Convert everything in the material from the line containing "What is the ranking of" down to the line containing "1.29 meters" into a JSON list of strings, one string per line, skipping blank lines. Leave the pictures out.

***** Records for this task

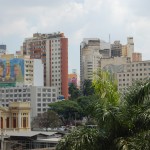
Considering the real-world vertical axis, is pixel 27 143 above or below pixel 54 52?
below

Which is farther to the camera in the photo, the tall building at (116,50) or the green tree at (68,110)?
the tall building at (116,50)

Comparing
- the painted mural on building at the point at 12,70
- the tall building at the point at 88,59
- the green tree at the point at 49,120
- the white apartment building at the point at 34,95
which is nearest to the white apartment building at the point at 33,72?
the painted mural on building at the point at 12,70

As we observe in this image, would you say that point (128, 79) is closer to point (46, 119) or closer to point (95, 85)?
point (46, 119)

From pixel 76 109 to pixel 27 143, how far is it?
58.4 metres

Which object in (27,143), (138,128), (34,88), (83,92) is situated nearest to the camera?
(138,128)

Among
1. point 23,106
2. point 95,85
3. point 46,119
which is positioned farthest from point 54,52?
point 95,85

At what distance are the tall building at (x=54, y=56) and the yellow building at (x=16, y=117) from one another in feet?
248

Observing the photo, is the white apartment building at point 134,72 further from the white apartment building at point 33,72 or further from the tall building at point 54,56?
the white apartment building at point 33,72

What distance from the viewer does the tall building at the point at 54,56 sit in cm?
14212

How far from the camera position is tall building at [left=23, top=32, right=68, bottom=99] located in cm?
14212

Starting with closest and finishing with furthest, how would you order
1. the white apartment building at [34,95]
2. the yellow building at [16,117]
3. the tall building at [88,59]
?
the yellow building at [16,117], the white apartment building at [34,95], the tall building at [88,59]

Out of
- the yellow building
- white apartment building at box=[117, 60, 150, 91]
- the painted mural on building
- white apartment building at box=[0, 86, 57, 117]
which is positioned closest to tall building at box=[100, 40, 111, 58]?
white apartment building at box=[117, 60, 150, 91]

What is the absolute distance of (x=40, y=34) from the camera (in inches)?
6176

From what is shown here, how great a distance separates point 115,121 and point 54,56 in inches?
5311
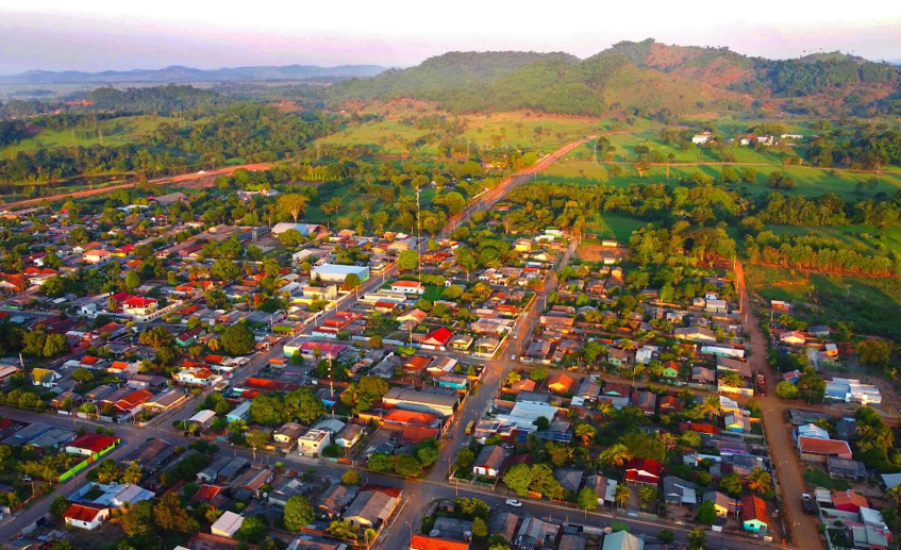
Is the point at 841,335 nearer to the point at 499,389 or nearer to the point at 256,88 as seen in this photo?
the point at 499,389

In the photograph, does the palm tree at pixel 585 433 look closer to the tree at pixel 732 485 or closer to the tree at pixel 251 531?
the tree at pixel 732 485

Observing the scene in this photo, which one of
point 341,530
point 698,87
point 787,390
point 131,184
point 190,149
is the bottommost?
point 341,530

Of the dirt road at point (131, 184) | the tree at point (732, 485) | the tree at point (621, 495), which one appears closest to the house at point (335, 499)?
the tree at point (621, 495)

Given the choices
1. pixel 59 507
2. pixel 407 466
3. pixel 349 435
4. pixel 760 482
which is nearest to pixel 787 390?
pixel 760 482

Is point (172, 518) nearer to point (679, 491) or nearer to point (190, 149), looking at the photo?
point (679, 491)

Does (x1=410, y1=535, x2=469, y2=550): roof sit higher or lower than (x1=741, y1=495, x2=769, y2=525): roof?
lower

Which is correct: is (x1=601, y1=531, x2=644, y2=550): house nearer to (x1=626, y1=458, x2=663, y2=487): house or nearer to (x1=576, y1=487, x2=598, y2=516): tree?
(x1=576, y1=487, x2=598, y2=516): tree

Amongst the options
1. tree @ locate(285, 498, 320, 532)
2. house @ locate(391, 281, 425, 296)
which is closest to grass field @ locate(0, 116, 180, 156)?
house @ locate(391, 281, 425, 296)
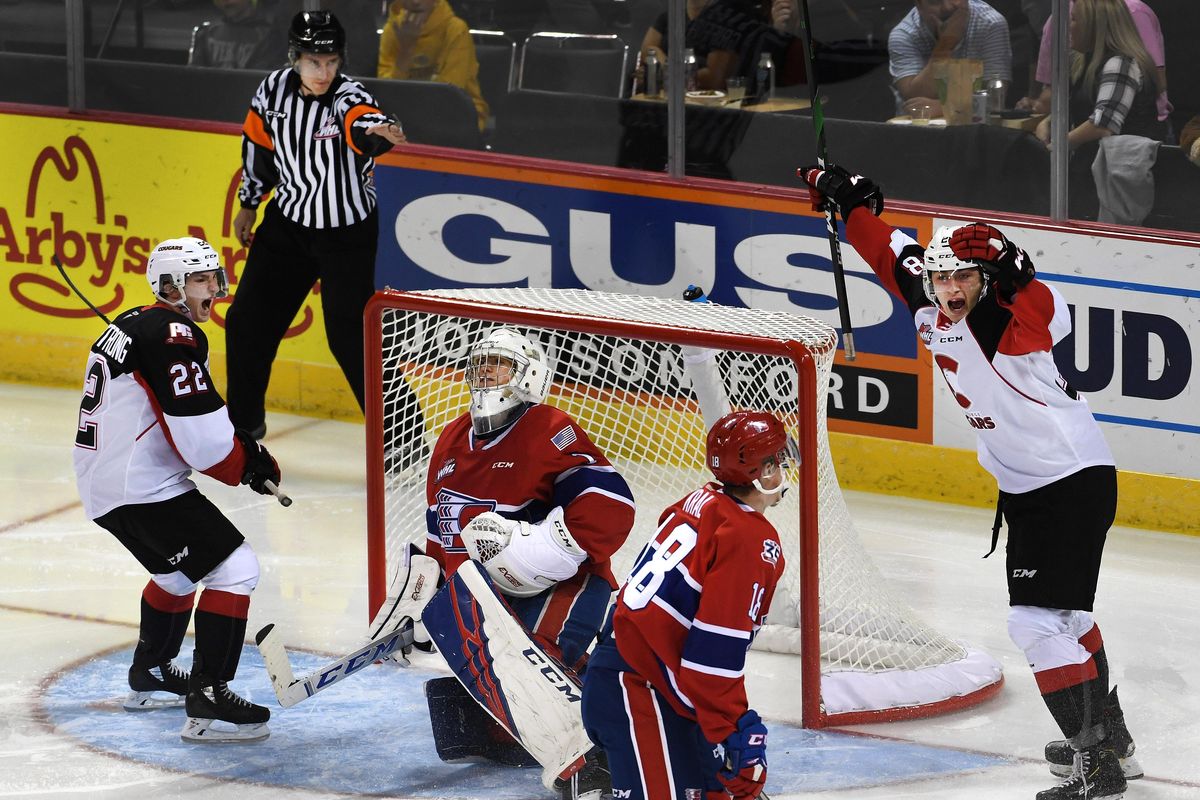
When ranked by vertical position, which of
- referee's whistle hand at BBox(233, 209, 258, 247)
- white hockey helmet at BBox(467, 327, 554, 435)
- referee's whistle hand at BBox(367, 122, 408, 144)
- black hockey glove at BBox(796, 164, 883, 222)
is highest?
referee's whistle hand at BBox(367, 122, 408, 144)

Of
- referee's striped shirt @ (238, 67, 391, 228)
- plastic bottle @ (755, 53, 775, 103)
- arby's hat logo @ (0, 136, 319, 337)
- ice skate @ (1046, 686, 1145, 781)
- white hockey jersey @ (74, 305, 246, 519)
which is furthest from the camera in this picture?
arby's hat logo @ (0, 136, 319, 337)

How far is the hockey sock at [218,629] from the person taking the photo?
4145mm

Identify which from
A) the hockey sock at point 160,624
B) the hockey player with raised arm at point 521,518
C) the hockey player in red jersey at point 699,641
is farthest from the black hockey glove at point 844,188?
the hockey sock at point 160,624

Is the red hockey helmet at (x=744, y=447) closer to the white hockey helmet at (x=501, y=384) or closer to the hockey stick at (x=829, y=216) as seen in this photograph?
the white hockey helmet at (x=501, y=384)

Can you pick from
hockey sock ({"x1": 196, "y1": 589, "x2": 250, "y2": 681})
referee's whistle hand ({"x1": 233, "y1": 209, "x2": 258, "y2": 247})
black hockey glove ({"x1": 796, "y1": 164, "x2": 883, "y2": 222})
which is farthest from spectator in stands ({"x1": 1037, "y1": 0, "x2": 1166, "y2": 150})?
hockey sock ({"x1": 196, "y1": 589, "x2": 250, "y2": 681})

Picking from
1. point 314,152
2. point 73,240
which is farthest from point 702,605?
point 73,240

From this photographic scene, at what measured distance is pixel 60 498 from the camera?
6.02 m

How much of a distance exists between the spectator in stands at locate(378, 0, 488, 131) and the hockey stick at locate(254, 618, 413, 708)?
9.20 feet

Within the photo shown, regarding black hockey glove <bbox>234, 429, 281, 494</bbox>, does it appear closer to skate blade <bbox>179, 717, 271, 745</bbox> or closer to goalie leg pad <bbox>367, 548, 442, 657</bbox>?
goalie leg pad <bbox>367, 548, 442, 657</bbox>

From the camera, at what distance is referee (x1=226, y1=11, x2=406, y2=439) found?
586cm

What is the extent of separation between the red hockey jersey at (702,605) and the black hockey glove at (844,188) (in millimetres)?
1273

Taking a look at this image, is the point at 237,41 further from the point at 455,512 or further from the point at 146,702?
the point at 455,512

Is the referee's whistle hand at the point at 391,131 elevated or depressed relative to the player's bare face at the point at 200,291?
elevated

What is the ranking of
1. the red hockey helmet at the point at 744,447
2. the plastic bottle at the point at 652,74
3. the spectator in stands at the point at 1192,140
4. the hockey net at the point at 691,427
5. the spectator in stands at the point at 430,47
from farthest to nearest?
the spectator in stands at the point at 430,47
the plastic bottle at the point at 652,74
the spectator in stands at the point at 1192,140
the hockey net at the point at 691,427
the red hockey helmet at the point at 744,447
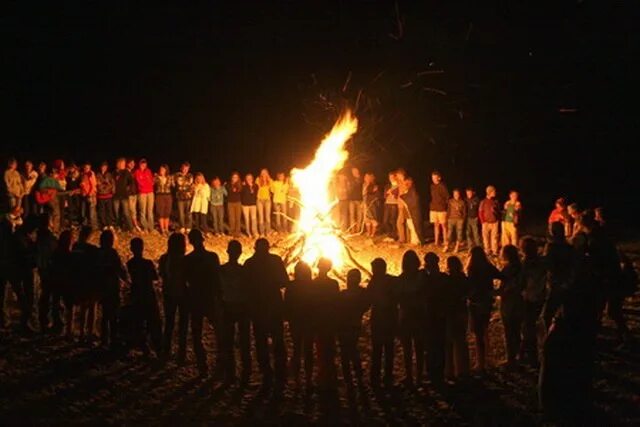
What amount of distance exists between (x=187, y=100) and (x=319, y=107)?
844 cm

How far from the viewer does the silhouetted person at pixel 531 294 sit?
9.55 metres

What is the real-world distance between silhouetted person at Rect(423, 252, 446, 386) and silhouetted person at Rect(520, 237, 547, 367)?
1.29 meters

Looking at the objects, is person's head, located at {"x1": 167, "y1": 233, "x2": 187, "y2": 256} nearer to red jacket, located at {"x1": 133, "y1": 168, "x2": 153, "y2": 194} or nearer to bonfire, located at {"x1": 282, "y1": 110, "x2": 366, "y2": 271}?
bonfire, located at {"x1": 282, "y1": 110, "x2": 366, "y2": 271}

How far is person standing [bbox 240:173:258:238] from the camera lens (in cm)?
1911

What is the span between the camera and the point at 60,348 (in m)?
9.85

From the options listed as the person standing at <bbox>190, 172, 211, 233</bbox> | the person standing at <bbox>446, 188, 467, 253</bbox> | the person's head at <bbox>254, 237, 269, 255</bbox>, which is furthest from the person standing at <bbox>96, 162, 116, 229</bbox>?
the person's head at <bbox>254, 237, 269, 255</bbox>

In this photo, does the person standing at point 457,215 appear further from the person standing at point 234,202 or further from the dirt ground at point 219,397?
the dirt ground at point 219,397

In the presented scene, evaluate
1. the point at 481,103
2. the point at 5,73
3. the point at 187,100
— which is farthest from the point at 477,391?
the point at 5,73

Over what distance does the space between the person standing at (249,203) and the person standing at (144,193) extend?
2.39 metres

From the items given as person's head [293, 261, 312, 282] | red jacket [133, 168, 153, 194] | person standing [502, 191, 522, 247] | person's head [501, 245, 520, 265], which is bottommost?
person's head [293, 261, 312, 282]

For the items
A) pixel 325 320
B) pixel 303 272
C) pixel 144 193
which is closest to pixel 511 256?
pixel 325 320

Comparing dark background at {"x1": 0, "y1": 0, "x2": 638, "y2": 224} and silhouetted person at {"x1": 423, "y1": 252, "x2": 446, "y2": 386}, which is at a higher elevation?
dark background at {"x1": 0, "y1": 0, "x2": 638, "y2": 224}

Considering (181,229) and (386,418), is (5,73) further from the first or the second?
(386,418)

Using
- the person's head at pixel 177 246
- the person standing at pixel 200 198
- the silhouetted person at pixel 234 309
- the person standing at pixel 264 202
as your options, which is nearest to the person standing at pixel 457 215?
the person standing at pixel 264 202
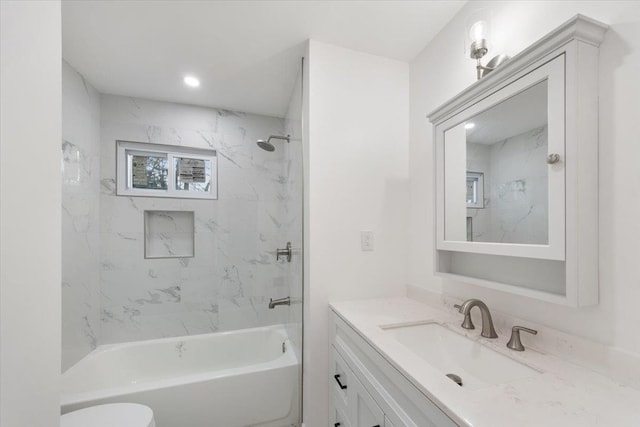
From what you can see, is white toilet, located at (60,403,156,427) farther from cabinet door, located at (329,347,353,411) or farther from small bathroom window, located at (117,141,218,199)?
small bathroom window, located at (117,141,218,199)

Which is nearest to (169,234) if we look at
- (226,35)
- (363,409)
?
(226,35)

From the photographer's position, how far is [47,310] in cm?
64

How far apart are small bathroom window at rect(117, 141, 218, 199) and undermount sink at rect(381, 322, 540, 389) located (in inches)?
82.0

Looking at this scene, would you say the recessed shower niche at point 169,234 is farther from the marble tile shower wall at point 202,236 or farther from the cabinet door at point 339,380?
the cabinet door at point 339,380

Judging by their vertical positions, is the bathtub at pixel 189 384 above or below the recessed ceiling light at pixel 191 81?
below

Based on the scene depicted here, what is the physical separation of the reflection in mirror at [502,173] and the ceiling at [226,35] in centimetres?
71

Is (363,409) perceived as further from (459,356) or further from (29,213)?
(29,213)

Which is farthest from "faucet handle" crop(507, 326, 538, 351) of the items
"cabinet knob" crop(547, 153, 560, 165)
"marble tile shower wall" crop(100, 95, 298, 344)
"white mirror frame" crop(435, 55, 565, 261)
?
"marble tile shower wall" crop(100, 95, 298, 344)

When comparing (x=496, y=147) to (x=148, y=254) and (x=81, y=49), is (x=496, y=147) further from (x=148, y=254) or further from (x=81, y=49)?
(x=148, y=254)

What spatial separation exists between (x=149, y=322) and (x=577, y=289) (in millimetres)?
2796

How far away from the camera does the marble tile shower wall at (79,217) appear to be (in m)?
1.71

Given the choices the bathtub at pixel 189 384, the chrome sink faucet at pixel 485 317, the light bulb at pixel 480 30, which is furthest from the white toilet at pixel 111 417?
the light bulb at pixel 480 30

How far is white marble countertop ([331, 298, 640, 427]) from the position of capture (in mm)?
553

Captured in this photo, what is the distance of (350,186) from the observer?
4.99ft
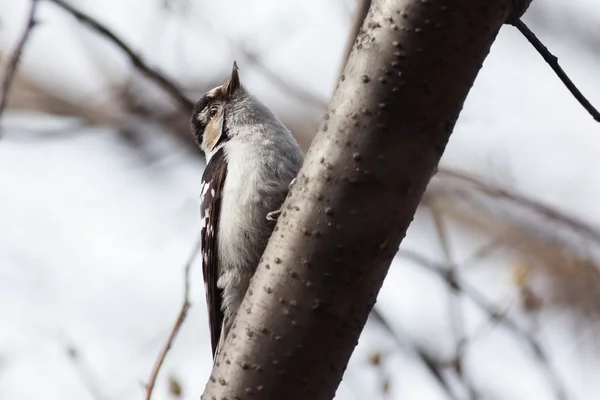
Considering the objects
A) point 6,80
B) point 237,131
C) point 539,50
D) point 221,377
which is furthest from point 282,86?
point 221,377

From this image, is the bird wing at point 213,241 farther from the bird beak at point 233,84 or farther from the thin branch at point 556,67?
the thin branch at point 556,67

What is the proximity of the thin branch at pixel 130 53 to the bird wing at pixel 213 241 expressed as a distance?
52 centimetres

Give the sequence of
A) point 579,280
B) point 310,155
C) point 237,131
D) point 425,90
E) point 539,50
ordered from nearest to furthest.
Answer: point 425,90
point 310,155
point 539,50
point 237,131
point 579,280

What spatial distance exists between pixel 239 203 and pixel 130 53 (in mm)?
1039

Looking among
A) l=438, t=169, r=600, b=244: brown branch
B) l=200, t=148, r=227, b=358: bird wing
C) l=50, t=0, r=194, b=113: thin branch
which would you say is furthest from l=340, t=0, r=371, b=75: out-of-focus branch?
l=438, t=169, r=600, b=244: brown branch

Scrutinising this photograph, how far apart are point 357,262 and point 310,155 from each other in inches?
13.4

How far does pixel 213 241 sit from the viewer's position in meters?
4.38

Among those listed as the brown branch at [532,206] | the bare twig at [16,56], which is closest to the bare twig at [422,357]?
the brown branch at [532,206]

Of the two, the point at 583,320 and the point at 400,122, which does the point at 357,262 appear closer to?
the point at 400,122

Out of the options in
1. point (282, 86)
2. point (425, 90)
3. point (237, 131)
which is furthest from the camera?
point (282, 86)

**********

### Finished task
[
  "What is the ranking of",
  "1. the red hockey helmet at the point at 744,447",
  "2. the plastic bottle at the point at 652,74",
  "3. the spectator in stands at the point at 1192,140",
  "4. the hockey net at the point at 691,427",
  "5. the spectator in stands at the point at 430,47",
  "from farthest to nearest?",
  "the spectator in stands at the point at 430,47",
  "the plastic bottle at the point at 652,74",
  "the spectator in stands at the point at 1192,140",
  "the hockey net at the point at 691,427",
  "the red hockey helmet at the point at 744,447",
  "What amount of distance exists between (x=187, y=100) and (x=319, y=107)?",
  "844 cm",
  "How far from the viewer does the silhouetted person at pixel 531 294 sit?",
  "9.55 metres",
  "What is the real-world distance between silhouetted person at Rect(423, 252, 446, 386) and silhouetted person at Rect(520, 237, 547, 367)?",
  "1.29 meters"
]